#### Passage:
On the other hand, suppose that it leaks that the FBI has learned that there is new, relevant evidence that is potentially significant and inculpatory against Hillary Clinton, but is refusing to take any action or disclose it until after the election. That’s a better narrative for Trump than Comey disclosing the information immediately and making clear that the FBI does not know yet what the emails contain. One scenario suggests secrecy and possible corruption and is the strongest possible reinforcement of the Trump narrative that the system is rigged. The other suggests that government is functioning professionally and properly.
According to the statements of various federal prosecutors, it is customary for federal agencies to remain scrupulously neutral and to avoid any direct intervention in the electoral process for 60 days before the election.
What we have now is a charge that is highly inflammatory that contains no facts, no evidence, no findings, and no means of rebuttal.
I suppose if both candidates were equally qualified, I would not care so much. But they are not.
No need to rehearse Trump’s well-known ignorance, bigotry, fraudulence, misogyny, xenophobia, incipient fascism. If he were elected, I fear for our nation and the world. He is uniquely unqualified and unfit.

#### Work instructions:
Continue the passage about the FBI and the Clinton emails, starting right after its final sentence. The records that come next are drawn from a separate source.

Dataset entries:

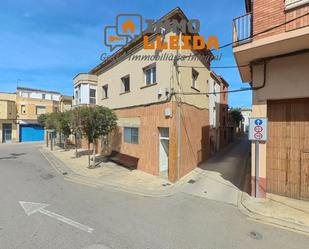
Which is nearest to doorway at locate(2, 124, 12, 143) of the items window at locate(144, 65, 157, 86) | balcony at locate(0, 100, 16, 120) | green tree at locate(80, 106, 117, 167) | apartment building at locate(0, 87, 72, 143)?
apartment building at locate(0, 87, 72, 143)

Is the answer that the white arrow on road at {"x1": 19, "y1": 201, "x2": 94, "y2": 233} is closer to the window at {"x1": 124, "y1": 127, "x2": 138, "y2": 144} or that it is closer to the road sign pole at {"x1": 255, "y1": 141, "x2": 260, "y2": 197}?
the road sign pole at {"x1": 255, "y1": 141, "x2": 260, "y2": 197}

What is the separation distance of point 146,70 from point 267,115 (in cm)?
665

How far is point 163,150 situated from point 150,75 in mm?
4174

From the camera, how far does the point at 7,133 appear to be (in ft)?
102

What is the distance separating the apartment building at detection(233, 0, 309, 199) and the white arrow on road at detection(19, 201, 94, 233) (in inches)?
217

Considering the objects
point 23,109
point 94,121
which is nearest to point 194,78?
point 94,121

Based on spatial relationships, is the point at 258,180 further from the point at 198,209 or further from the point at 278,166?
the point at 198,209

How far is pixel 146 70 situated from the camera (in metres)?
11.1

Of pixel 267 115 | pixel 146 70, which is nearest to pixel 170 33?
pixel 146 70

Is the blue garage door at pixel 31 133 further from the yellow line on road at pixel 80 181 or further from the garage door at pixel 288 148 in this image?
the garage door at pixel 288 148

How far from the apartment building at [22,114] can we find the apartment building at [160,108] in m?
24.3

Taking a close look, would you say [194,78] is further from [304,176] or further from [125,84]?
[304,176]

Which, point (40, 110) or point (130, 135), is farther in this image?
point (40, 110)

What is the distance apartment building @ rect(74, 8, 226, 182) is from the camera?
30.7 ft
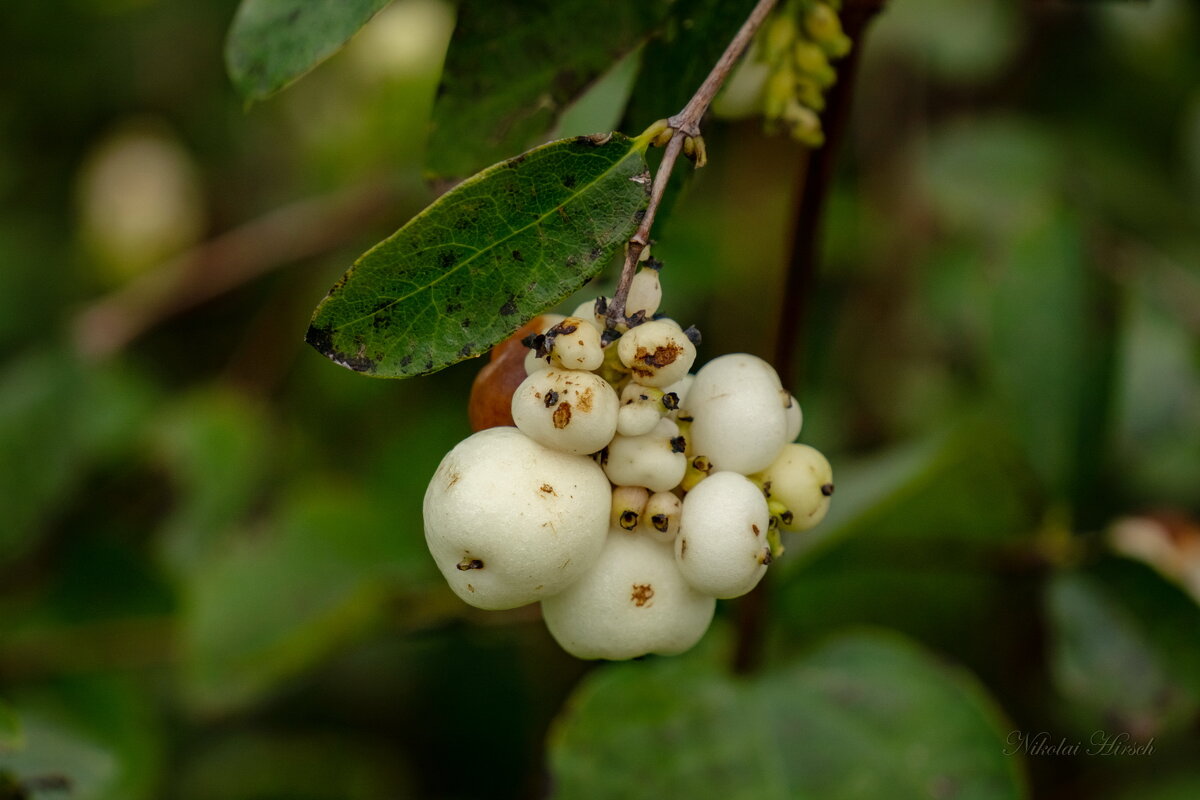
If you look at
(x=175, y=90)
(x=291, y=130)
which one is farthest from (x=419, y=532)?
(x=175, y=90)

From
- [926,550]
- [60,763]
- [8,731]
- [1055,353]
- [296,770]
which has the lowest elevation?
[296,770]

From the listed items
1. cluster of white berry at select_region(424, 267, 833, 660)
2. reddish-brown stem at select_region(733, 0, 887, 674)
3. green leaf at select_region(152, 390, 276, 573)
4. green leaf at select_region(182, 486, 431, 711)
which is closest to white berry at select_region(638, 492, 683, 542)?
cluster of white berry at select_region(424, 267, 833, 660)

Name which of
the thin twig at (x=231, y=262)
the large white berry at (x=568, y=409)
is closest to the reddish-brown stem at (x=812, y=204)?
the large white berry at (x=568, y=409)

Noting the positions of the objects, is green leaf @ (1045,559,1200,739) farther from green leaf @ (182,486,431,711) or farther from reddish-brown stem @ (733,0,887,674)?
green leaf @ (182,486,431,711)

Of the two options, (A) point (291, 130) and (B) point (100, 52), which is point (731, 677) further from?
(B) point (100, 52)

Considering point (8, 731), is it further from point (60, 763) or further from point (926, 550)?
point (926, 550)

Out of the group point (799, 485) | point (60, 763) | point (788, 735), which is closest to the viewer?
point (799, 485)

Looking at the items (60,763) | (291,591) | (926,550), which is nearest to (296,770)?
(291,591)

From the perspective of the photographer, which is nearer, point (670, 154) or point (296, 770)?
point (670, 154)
...
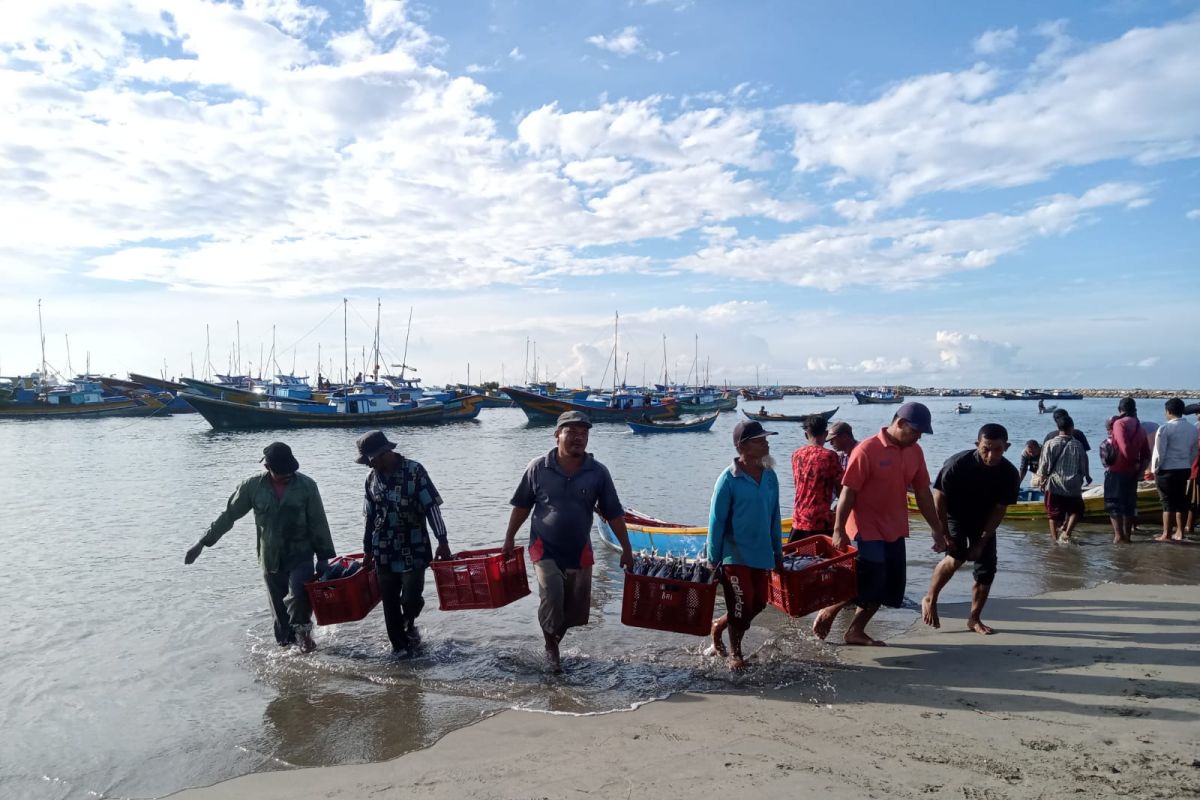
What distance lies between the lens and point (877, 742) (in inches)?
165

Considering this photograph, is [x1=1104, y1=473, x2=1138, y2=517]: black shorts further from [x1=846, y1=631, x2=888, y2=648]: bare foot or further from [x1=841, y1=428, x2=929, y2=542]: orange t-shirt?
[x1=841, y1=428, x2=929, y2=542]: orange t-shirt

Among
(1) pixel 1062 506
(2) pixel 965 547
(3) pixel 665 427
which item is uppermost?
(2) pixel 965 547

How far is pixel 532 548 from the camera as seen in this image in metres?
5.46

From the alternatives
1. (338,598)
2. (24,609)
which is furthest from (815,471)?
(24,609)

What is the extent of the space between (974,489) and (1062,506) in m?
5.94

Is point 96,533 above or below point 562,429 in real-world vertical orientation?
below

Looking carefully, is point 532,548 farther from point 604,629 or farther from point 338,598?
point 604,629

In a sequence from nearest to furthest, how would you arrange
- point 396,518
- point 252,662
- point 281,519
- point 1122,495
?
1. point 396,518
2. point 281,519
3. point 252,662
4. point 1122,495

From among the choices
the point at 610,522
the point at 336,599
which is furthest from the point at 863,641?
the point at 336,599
---
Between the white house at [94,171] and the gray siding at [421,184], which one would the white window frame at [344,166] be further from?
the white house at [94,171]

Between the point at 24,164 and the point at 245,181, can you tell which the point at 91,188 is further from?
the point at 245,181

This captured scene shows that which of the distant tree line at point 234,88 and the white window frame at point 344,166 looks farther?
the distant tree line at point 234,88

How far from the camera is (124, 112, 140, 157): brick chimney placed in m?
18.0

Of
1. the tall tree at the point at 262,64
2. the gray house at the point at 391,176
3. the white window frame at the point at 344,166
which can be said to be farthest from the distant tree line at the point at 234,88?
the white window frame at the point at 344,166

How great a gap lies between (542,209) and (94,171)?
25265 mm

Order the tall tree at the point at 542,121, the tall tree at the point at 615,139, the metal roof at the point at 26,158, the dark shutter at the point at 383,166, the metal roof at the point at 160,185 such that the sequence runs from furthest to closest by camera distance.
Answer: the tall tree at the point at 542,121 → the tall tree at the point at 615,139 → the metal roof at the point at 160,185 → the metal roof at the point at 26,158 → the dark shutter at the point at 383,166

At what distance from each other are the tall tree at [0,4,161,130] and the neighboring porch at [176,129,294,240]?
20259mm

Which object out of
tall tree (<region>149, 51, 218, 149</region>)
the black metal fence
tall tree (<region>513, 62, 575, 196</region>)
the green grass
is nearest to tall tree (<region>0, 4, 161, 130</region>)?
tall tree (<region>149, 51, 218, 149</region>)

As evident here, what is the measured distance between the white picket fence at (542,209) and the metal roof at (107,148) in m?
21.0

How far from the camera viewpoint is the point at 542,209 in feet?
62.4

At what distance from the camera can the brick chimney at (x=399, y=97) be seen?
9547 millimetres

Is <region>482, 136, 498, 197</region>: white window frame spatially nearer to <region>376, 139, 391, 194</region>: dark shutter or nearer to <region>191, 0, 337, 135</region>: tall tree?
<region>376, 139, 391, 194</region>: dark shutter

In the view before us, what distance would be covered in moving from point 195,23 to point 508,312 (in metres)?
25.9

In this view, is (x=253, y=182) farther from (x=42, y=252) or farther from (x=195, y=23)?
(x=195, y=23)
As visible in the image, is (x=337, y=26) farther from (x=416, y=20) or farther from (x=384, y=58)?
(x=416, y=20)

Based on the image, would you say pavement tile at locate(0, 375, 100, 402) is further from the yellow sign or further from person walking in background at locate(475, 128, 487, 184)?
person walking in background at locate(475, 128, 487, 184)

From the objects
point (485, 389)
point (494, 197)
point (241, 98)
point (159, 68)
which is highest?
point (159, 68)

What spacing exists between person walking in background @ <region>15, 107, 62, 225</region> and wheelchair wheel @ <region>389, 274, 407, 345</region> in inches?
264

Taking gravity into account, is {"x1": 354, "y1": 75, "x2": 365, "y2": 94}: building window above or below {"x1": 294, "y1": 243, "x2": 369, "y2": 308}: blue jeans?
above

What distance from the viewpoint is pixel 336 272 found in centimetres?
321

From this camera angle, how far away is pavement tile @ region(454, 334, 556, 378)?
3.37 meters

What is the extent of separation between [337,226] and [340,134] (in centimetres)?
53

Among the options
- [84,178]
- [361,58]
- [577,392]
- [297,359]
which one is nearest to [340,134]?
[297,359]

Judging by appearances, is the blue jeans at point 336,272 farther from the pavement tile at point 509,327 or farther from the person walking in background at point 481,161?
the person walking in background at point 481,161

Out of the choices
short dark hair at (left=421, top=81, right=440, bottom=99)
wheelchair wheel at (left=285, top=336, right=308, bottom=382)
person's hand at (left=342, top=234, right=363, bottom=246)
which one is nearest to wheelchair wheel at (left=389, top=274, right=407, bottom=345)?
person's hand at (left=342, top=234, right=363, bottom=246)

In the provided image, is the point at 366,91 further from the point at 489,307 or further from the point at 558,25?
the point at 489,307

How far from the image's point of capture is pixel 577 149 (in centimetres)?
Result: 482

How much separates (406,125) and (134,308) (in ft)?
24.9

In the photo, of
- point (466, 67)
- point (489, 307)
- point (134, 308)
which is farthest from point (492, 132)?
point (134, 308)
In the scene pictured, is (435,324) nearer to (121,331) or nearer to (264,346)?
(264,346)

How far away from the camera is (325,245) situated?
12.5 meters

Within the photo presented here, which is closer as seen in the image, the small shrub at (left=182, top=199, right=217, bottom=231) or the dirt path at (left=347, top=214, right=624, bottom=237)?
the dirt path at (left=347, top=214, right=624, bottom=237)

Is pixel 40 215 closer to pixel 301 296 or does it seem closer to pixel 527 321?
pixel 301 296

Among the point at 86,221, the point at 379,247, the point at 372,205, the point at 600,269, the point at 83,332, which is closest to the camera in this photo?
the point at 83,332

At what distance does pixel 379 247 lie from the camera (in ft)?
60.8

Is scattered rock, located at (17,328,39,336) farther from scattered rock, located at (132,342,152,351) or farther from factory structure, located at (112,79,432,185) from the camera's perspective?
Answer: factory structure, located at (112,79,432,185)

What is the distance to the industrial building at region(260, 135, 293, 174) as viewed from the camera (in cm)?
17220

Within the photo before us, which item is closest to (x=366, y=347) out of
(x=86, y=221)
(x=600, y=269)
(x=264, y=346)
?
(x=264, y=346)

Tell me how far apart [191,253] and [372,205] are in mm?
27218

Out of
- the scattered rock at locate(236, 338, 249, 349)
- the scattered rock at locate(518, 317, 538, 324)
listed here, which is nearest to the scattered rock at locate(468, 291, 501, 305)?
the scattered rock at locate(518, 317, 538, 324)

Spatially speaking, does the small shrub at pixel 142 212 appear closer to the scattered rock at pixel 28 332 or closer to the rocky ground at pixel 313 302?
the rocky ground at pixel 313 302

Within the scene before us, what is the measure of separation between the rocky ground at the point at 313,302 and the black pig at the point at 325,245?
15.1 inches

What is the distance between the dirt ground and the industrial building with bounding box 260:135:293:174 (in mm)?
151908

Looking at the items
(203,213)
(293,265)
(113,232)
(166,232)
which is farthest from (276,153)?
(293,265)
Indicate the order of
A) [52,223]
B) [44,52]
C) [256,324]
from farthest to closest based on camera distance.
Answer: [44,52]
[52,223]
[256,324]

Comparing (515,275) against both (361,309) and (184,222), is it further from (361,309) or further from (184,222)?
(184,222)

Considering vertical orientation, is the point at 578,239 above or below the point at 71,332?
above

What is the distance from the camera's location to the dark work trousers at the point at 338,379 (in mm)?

#### Solved problem:
After some reflection, I think you may be right. It’s definitely a lose lose proposition for Comey, though.
Comey should have done the complete investigation last July.
Okay, so the FBI director feels compelled to inform the chairmen of these relevant House committees. Under what circumstance should a committee chair or member of a committee be releasing information that has not been determined to be relevant? To talk about transparency is a little disingenuous since committees do not routinely release information about committee work or correspondence nor should they. At this point to make public this information was designed for purely political purposes. It serves no useful function as a government function and provides no actionable information to the public. If the information came directly from the FBI director, he has no business releasing it publicly. Here we sit with no idea what this information is, but people are immediately assuming that where there is smoke there must be fire. How many more emails are going to appear from various sources?
Read this link: http://www.politico.com/story/2016/10/ex-doj-spokesman-blast-james-comey-230459
I just heard Hillary speaking about the letter. It was my understanding that it was sent exclusively to House Republicans?
Comey letter was sent to the Republican chairmen of relevant committees.
Since when does FBI announce an investigation with neither facts nor findings?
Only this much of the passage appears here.